##### Exercise material #####

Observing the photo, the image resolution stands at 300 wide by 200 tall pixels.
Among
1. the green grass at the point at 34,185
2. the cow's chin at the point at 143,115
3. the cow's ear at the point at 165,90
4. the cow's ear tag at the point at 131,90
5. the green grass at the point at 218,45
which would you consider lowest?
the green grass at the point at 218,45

#####

◆ Your goal:
Copy the listing above line for line, keeping every character unchanged.

◆ Expected output:
Observing the photo, the image resolution stands at 300 wide by 200 tall pixels.
Among
1. the green grass at the point at 34,185
2. the cow's chin at the point at 143,115
3. the cow's ear at the point at 165,90
4. the cow's ear tag at the point at 131,90
5. the green grass at the point at 218,45
which would you consider lowest?
the green grass at the point at 218,45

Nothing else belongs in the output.